- Tareas y ejercicios:
1. En el texto sobre la estética fotográfica, ¿cuál es la clave de la estética paisajística beata?
2. Por favor, prolonga el texto sobre la estética fotográfica a partir de su última oración.

Quiero jugar con la equivalencia
entre ecología y una especie de estética paisajística
beata. La clave de esta estética es la fotografía.
Como garantía o testimonio: la fotografía es un registro
realista, habla de aquello que estuvo-ahí. Como abonitamiento:
toda fotografía -aún los retratos, las instantáneas
o los reportajes fotográficos- es fatalmente paisajística;
y aunque no haga sino calcar a su objetivo, inevitablemente lo
embellece, o por lo menos, lo estiliza.
Y como fijación. Rigurosamente, esta fijación,
este
eleatismo es la forma misma de la estética fotográfica:
el esfuerzo del atleta, el gesto desencajado, una gota de transpiración,
la ansiedad del espectador en segundo plano: pienso en el hai-ku,
o en algunos pintores japoneses
que a través de las técnicas de un arte de la inmovilidad
intentaban captar el sentido del movimiento.

- Material proporcionado:
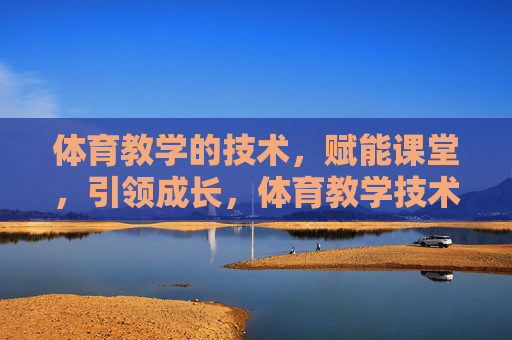 体育教学的技术,赋能课堂,引领成长,体育教学技术赋能课堂,引领成长 体育教学的技术,赋能课堂,引领成长,体育教学技术赋能课堂,引领成长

- Tus respuestas:
1. La fotografía.

2.
Curiosamente, la estética fotográfica pasa a la
televisión,
ya revistiendo las modalidades explícitas del discurso
ecológico: Uruguay: Naturaleza Viva, National
Geographic, Memorias de la Costa, Animal Planet.
Equilibrio o armonía, ejes de la "conciencia ecológica",
son nociones de estética renacentista -todo paisaje, toda
fotografía supone un equilibrio composicional (ese equilibrio
solamente puede ser estética: ¿qué sentido
tiene, si no, la rana tomada a través de la transparencia
de una hoja, el juego de los verdes?). Un orden en el que el
hombre no puede participar sin lesionar severamente. Sólo
puede contemplar, voyeur separado por la magia óptica,
la
burbuja del ojo, el clic que corta y divide definitivamente
al que mira de lo mirado, al sujeto del objeto, o que bidimensionaliza
aquello originalmente envolvente.
Quiero asociar, por un lado, lo contemplativo y lo discriminativo,
con el paisaje, la fotografía y lo planar,
y con la noción estético-ecológica de equilibrio.
Y, por
otra parte, lo participativo-interactivo, con el ambiente
y lo tridimensional.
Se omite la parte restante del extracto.